→ Request
Write out the rows below again with every "hair tie" swapped for "hair clip" and nothing else altered.

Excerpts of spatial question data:
#####

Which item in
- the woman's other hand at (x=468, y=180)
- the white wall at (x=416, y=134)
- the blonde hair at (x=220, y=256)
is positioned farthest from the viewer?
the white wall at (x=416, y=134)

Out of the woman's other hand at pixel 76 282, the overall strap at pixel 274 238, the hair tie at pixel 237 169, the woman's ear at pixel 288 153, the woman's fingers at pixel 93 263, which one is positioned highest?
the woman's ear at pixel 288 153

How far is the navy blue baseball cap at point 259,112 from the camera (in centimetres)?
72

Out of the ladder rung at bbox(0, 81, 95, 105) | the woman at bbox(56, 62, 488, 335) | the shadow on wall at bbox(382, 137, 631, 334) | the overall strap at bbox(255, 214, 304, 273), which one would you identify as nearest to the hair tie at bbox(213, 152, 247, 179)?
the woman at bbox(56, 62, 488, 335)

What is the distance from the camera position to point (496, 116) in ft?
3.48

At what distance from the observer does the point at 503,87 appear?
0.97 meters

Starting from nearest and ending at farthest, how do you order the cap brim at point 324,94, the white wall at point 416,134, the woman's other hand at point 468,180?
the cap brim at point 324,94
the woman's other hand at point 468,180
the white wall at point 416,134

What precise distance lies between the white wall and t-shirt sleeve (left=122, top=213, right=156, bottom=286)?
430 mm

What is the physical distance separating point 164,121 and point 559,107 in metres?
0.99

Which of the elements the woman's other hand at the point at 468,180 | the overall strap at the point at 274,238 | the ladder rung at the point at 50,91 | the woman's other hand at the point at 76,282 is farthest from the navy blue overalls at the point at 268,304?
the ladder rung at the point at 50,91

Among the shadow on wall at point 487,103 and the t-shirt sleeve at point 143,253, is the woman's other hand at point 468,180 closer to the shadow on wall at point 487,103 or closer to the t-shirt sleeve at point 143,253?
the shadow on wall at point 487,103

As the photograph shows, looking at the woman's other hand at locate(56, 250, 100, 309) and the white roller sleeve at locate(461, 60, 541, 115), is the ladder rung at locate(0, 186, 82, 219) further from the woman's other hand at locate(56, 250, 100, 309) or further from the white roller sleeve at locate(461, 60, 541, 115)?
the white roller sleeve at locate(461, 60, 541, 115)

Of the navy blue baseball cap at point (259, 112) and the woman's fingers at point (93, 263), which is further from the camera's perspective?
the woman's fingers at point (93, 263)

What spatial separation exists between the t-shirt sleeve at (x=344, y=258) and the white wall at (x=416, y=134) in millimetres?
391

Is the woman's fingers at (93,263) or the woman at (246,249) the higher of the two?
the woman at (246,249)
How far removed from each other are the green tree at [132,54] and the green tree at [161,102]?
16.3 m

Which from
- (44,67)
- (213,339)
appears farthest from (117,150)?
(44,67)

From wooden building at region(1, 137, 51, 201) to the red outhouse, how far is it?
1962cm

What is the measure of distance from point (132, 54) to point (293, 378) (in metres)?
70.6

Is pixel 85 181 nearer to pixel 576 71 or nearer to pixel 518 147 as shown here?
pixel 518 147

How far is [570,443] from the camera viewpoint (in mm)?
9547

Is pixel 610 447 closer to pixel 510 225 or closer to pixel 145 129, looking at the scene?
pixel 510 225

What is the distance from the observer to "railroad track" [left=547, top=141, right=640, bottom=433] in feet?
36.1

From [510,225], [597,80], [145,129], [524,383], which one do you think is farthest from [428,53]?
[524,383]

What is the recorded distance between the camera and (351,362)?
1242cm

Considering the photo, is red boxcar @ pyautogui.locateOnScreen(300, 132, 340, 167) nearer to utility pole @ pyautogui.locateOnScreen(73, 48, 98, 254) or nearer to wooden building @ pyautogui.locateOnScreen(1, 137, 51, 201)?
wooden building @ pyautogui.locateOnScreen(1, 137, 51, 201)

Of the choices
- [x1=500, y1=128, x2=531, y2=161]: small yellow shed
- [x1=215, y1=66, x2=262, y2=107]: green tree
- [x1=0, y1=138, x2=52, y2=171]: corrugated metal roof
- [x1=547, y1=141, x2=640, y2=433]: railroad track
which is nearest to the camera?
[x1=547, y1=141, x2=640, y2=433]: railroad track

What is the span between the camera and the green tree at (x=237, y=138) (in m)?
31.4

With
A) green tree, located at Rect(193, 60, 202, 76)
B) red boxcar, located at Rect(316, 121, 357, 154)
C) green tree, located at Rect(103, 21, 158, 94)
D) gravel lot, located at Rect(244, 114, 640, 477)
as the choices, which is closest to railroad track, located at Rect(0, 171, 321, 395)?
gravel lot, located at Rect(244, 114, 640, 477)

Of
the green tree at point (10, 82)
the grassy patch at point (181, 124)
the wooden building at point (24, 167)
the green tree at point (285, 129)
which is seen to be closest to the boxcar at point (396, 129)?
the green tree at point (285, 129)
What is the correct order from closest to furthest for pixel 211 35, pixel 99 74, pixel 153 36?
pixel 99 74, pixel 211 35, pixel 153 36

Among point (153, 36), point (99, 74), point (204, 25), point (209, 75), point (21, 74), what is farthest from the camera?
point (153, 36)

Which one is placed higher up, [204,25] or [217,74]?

#####

→ Solution to the problem
Which item in
- the woman's other hand at (x=468, y=180)
- the white wall at (x=416, y=134)
- the blonde hair at (x=220, y=256)
is positioned farthest from the viewer?
the white wall at (x=416, y=134)

Out of the woman's other hand at pixel 76 282, the overall strap at pixel 274 238, the hair clip at pixel 237 169, the woman's ear at pixel 288 153, the woman's fingers at pixel 93 263, which one is positioned highest?
the woman's ear at pixel 288 153

How far is the navy blue baseball cap at point 259,112 from the camera (in centimetres)?
72

Out of the ladder rung at bbox(0, 81, 95, 105) | the woman at bbox(56, 62, 488, 335) | the shadow on wall at bbox(382, 137, 631, 334) | the overall strap at bbox(255, 214, 304, 273), which one would you identify as nearest to the hair clip at bbox(213, 152, 247, 179)?
the woman at bbox(56, 62, 488, 335)

What is the distance from the camera position to point (496, 116) in ft?
3.48

At what distance from the observer does the point at 503,87 appear?
0.97 meters

Starting from nearest and ending at farthest, how do you order the cap brim at point 324,94, the white wall at point 416,134, the woman's other hand at point 468,180?
the cap brim at point 324,94
the woman's other hand at point 468,180
the white wall at point 416,134

What precise distance lies between the white wall and t-shirt sleeve (left=122, top=213, right=156, bottom=286)?
430 mm

What is the physical distance separating point 164,121 and point 559,107 in metres?
0.99

Which of the elements the woman's other hand at the point at 468,180 | the overall strap at the point at 274,238 | the ladder rung at the point at 50,91 | the woman's other hand at the point at 76,282 is farthest from the navy blue overalls at the point at 268,304?
the ladder rung at the point at 50,91

Among the shadow on wall at point 487,103 and the t-shirt sleeve at point 143,253, is the woman's other hand at point 468,180 closer to the shadow on wall at point 487,103 or closer to the t-shirt sleeve at point 143,253?
the shadow on wall at point 487,103

As the photograph shows, looking at the woman's other hand at locate(56, 250, 100, 309) and the white roller sleeve at locate(461, 60, 541, 115), is the ladder rung at locate(0, 186, 82, 219) further from the woman's other hand at locate(56, 250, 100, 309) or further from the white roller sleeve at locate(461, 60, 541, 115)?
the white roller sleeve at locate(461, 60, 541, 115)

Of the navy blue baseball cap at point (259, 112) and the woman's fingers at point (93, 263), which is further from the camera's perspective?
the woman's fingers at point (93, 263)

What spatial separation exists between the t-shirt sleeve at (x=344, y=258) and the white wall at (x=416, y=134) in millimetres?
391

Is the woman's fingers at (93,263) or the woman at (246,249) the higher of the two?
the woman at (246,249)
How far removed from each other are the green tree at [132,54] and the green tree at [161,102]?
16.3 m

Which from
- (44,67)
- (213,339)
appears farthest from (117,150)?
(44,67)

From wooden building at region(1, 137, 51, 201) to the red outhouse, how far is it?
1962cm

What is the measure of distance from point (132, 54) to point (293, 378) (in metres)?
70.6

Is pixel 85 181 nearer to pixel 576 71 or nearer to pixel 518 147 as shown here?
pixel 518 147

How far is [570,443] from the camera viewpoint (in mm)?
9547

Is pixel 610 447 closer to pixel 510 225 or closer to pixel 145 129, looking at the scene?
pixel 510 225

What is the distance from the observer to "railroad track" [left=547, top=141, right=640, bottom=433] in feet?
36.1

From [510,225], [597,80], [145,129], [524,383], which one do you think is farthest from [428,53]?
[524,383]

What is the recorded distance between the camera and (351,362)?
1242cm

Considering the photo, is red boxcar @ pyautogui.locateOnScreen(300, 132, 340, 167) nearer to utility pole @ pyautogui.locateOnScreen(73, 48, 98, 254) or nearer to wooden building @ pyautogui.locateOnScreen(1, 137, 51, 201)?
wooden building @ pyautogui.locateOnScreen(1, 137, 51, 201)

Of the choices
- [x1=500, y1=128, x2=531, y2=161]: small yellow shed
- [x1=215, y1=66, x2=262, y2=107]: green tree
- [x1=0, y1=138, x2=52, y2=171]: corrugated metal roof
- [x1=547, y1=141, x2=640, y2=433]: railroad track
which is nearest to the camera?
[x1=547, y1=141, x2=640, y2=433]: railroad track

What is the span between the camera and the green tree at (x=237, y=138) (in m)?
31.4

With
A) green tree, located at Rect(193, 60, 202, 76)
B) red boxcar, located at Rect(316, 121, 357, 154)
C) green tree, located at Rect(103, 21, 158, 94)
D) gravel lot, located at Rect(244, 114, 640, 477)
as the choices, which is closest to railroad track, located at Rect(0, 171, 321, 395)?
gravel lot, located at Rect(244, 114, 640, 477)

Of
the green tree at point (10, 82)
the grassy patch at point (181, 124)
the wooden building at point (24, 167)
the green tree at point (285, 129)
which is seen to be closest to the boxcar at point (396, 129)?
the green tree at point (285, 129)
What is the correct order from closest to furthest for pixel 211 35, pixel 99 74, pixel 153 36?
pixel 99 74, pixel 211 35, pixel 153 36

Among point (153, 36), point (99, 74), point (204, 25), point (209, 75), point (21, 74), what is farthest from the camera?
point (153, 36)

Which one is placed higher up, [204,25] or [217,74]?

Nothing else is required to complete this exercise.